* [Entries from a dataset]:
-=-=-
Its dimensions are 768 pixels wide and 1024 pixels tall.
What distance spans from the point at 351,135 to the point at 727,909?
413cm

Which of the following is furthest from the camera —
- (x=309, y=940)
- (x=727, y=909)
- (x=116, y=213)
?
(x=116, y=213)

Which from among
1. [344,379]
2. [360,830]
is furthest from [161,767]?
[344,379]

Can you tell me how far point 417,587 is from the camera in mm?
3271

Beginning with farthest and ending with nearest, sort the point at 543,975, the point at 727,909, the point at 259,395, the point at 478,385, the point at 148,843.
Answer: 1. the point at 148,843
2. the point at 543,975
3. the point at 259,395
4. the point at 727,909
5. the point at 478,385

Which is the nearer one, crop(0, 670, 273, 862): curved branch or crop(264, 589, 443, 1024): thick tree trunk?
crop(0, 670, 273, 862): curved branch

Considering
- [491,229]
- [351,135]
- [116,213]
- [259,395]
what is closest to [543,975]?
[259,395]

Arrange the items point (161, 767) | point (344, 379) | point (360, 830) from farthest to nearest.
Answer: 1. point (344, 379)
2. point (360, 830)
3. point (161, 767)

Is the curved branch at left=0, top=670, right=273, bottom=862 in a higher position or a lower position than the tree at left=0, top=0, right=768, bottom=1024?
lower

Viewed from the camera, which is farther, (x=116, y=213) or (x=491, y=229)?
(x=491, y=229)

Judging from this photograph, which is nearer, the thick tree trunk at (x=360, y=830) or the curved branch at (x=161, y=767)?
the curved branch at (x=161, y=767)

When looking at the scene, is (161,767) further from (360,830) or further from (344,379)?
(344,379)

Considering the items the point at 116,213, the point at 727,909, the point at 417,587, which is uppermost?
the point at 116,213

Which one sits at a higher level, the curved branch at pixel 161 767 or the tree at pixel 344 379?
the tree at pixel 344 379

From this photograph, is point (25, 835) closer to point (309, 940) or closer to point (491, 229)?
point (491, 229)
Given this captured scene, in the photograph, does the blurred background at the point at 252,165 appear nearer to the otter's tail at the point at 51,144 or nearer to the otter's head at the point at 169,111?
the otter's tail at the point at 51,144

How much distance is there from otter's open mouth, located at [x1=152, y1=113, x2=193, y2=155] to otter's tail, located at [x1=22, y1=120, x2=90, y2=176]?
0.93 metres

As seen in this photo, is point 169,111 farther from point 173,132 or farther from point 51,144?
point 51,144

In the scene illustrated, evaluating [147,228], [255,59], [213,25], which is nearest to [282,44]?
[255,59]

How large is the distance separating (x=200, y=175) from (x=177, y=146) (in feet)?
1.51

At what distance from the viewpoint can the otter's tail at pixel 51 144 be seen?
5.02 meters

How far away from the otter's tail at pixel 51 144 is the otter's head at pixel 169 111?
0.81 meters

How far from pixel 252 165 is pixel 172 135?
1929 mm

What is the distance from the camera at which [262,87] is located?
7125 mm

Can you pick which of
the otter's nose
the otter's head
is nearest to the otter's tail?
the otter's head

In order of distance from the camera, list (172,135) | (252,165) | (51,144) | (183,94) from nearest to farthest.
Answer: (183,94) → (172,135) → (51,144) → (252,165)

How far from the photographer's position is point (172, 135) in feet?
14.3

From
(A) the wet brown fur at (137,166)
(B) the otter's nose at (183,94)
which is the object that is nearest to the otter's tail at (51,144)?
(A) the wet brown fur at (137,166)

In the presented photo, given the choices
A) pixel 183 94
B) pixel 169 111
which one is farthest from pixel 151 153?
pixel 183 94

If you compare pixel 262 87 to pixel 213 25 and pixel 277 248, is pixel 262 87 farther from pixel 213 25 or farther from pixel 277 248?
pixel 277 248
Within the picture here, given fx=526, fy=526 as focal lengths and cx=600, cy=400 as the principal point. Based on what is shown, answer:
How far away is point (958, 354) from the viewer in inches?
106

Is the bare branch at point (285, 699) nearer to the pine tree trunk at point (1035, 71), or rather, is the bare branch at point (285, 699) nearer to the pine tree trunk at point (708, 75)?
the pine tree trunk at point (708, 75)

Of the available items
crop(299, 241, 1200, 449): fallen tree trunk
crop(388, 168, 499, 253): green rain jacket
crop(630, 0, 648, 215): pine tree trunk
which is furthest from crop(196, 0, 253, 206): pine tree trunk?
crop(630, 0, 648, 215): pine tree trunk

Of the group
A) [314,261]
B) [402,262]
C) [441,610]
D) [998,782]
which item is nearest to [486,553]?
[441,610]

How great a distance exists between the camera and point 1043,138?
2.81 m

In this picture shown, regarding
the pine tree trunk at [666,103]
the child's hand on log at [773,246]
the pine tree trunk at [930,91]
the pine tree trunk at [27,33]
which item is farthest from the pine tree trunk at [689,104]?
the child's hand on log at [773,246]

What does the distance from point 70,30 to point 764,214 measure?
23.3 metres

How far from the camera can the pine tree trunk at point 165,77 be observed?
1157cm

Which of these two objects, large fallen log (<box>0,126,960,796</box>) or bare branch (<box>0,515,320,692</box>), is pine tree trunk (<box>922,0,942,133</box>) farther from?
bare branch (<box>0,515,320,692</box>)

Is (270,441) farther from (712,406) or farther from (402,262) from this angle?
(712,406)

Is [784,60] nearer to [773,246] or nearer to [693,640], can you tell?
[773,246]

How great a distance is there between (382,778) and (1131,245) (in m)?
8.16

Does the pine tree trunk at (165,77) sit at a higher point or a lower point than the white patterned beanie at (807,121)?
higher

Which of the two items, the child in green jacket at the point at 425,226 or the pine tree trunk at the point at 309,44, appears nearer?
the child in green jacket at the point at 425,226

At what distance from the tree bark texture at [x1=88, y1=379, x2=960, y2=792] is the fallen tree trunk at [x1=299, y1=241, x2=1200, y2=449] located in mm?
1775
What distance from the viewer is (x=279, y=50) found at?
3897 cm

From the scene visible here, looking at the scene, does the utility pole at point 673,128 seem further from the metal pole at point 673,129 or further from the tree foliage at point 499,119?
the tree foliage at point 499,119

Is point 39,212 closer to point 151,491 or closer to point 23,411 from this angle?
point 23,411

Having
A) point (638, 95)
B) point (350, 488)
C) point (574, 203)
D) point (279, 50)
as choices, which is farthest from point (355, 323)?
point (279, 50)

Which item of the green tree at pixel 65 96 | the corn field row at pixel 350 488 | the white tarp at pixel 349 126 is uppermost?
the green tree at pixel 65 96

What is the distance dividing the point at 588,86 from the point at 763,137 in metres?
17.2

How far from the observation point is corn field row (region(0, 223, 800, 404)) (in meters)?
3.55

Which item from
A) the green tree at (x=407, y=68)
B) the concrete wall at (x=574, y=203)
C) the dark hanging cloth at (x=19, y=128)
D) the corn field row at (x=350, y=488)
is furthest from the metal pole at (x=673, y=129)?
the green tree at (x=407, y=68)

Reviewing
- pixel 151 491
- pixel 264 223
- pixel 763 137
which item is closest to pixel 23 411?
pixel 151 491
-=-=-
* [Exercise task]: Reproduce all of the items above word for word, from the first to the last.

* [Exercise result]:
Its dimensions are 768 pixels wide and 1024 pixels tall.
What distance spans from the point at 351,135 to the point at 727,909?
413cm

Which of the following is furthest from the camera —
- (x=309, y=940)
- (x=727, y=909)
- (x=116, y=213)
?
(x=116, y=213)

Which from among
1. [344,379]
2. [360,830]
is furthest from [161,767]?
[344,379]

Can you tell me how far point 417,587 is from the camera in mm?
3271

Beginning with farthest and ending with nearest, sort the point at 543,975, the point at 727,909, the point at 259,395, the point at 478,385, the point at 148,843.
Answer: 1. the point at 148,843
2. the point at 543,975
3. the point at 259,395
4. the point at 727,909
5. the point at 478,385

Which is the nearer one, crop(0, 670, 273, 862): curved branch or crop(264, 589, 443, 1024): thick tree trunk?
crop(0, 670, 273, 862): curved branch

Considering
- [491,229]
- [351,135]
- [116,213]
- [259,395]
what is closest to [543,975]?
[259,395]

Arrange the items point (161, 767) | point (344, 379) | point (360, 830) from farthest to nearest.
Answer: 1. point (344, 379)
2. point (360, 830)
3. point (161, 767)

Is the curved branch at left=0, top=670, right=273, bottom=862 in a higher position or a lower position than the tree at left=0, top=0, right=768, bottom=1024?
lower

Viewed from the camera, which is farther, (x=116, y=213) or (x=491, y=229)?
(x=491, y=229)

Judging from this photograph, which is nearer, the thick tree trunk at (x=360, y=830) or the curved branch at (x=161, y=767)?
the curved branch at (x=161, y=767)

When looking at the scene, is (161,767) further from (360,830) or further from (344,379)?
(344,379)

Considering the items the point at 116,213, the point at 727,909, the point at 417,587, which is uppermost?
the point at 116,213

Which one sits at a higher level, the curved branch at pixel 161 767 or the tree at pixel 344 379?
the tree at pixel 344 379

From this photograph, is point (25, 835) closer to point (309, 940) or closer to point (491, 229)?
point (491, 229)
Given this captured scene, in the photograph, does the blurred background at the point at 252,165 appear nearer to the otter's tail at the point at 51,144 or nearer to the otter's head at the point at 169,111?
the otter's tail at the point at 51,144

How much distance is there from otter's open mouth, located at [x1=152, y1=113, x2=193, y2=155] to otter's tail, located at [x1=22, y1=120, x2=90, y2=176]?
0.93 metres

As seen in this photo, is point 169,111 farther from point 173,132 or farther from point 51,144?
point 51,144

In the scene illustrated, evaluating [147,228], [255,59], [213,25], which is nearest to [282,44]?
[255,59]

How large is the distance separating (x=200, y=175) from (x=177, y=146) (in feet)?
1.51

At what distance from the viewpoint can the otter's tail at pixel 51 144 be seen?
5.02 meters

How far away from the otter's tail at pixel 51 144 is the otter's head at pixel 169 111?
0.81 meters

How far from pixel 252 165 is pixel 172 135?
1929 mm

What is the distance from the camera at which [262,87] is located?
7125 mm

Can you pick which of
the otter's nose
the otter's head
is nearest to the otter's tail?
the otter's head

In order of distance from the camera, list (172,135) | (252,165) | (51,144) | (183,94) from nearest to farthest.
Answer: (183,94) → (172,135) → (51,144) → (252,165)

How far from the photographer's position is point (172, 135) in feet?
14.3

From
(A) the wet brown fur at (137,166)
(B) the otter's nose at (183,94)
which is the object that is nearest to the otter's tail at (51,144)?
(A) the wet brown fur at (137,166)

In the presented photo, given the choices
A) pixel 183 94
B) pixel 169 111
which one is farthest from pixel 151 153?
pixel 183 94

If you compare pixel 262 87 to pixel 213 25 and pixel 277 248, is pixel 262 87 farther from pixel 213 25 or farther from pixel 277 248?
pixel 277 248
Within the picture here, given fx=526, fy=526 as focal lengths and cx=600, cy=400 as the principal point. Based on what is shown, answer:
How far away is point (958, 354) from the viewer in inches?
106

Is the bare branch at point (285, 699) nearer to the pine tree trunk at point (1035, 71), or rather, is the bare branch at point (285, 699) nearer to the pine tree trunk at point (708, 75)?
the pine tree trunk at point (708, 75)

Of the available items
crop(299, 241, 1200, 449): fallen tree trunk
crop(388, 168, 499, 253): green rain jacket
crop(630, 0, 648, 215): pine tree trunk
which is furthest from crop(196, 0, 253, 206): pine tree trunk?
crop(630, 0, 648, 215): pine tree trunk

Of the group
A) [314,261]
B) [402,262]
C) [441,610]
D) [998,782]
which item is nearest to [486,553]?
[441,610]

How great a distance exists between the camera and point 1043,138?
2.81 m

In this picture shown, regarding
the pine tree trunk at [666,103]
the child's hand on log at [773,246]
the pine tree trunk at [930,91]
the pine tree trunk at [27,33]
which item is farthest from the pine tree trunk at [689,104]?
the child's hand on log at [773,246]

What does the distance from point 70,30 to point 764,214 measure?
23.3 metres

How far from the camera can the pine tree trunk at point 165,77 be observed?
1157cm

Which of these two objects, large fallen log (<box>0,126,960,796</box>) or bare branch (<box>0,515,320,692</box>), is pine tree trunk (<box>922,0,942,133</box>) farther from?
bare branch (<box>0,515,320,692</box>)

Is (270,441) farther from (712,406) or farther from (402,262) from this angle?
(712,406)

Is [784,60] nearer to [773,246] or nearer to [693,640], can you tell?
[773,246]

How great a distance is there between (382,778) and (1131,245) (in m)?
8.16

Does the pine tree trunk at (165,77) sit at a higher point or a lower point than the white patterned beanie at (807,121)?
higher

Which of the two items, the child in green jacket at the point at 425,226 or the pine tree trunk at the point at 309,44, appears nearer?
the child in green jacket at the point at 425,226

At what distance from the tree bark texture at [x1=88, y1=379, x2=960, y2=792] is the fallen tree trunk at [x1=299, y1=241, x2=1200, y2=449] located in mm?
1775
What distance from the viewer is (x=279, y=50) found at?
3897 cm

From the scene visible here, looking at the scene, does the utility pole at point 673,128 seem further from the metal pole at point 673,129 or further from the tree foliage at point 499,119?
the tree foliage at point 499,119

Is point 39,212 closer to point 151,491 or closer to point 23,411 from this angle?
point 23,411

Having
A) point (638, 95)
B) point (350, 488)
C) point (574, 203)
D) point (279, 50)
as choices, which is farthest from point (355, 323)?
point (279, 50)

Which item of the green tree at pixel 65 96 | the corn field row at pixel 350 488 | the white tarp at pixel 349 126 is uppermost?
the green tree at pixel 65 96

What is the distance dividing the point at 588,86 from the point at 763,137 in metres?
17.2

How far from the observation point is corn field row (region(0, 223, 800, 404)) (in meters)?
3.55

Which item from
A) the green tree at (x=407, y=68)
B) the concrete wall at (x=574, y=203)
C) the dark hanging cloth at (x=19, y=128)
D) the corn field row at (x=350, y=488)
is furthest from the metal pole at (x=673, y=129)?
the green tree at (x=407, y=68)

Reviewing
- pixel 151 491
- pixel 264 223
- pixel 763 137
which item is closest to pixel 23 411?
pixel 151 491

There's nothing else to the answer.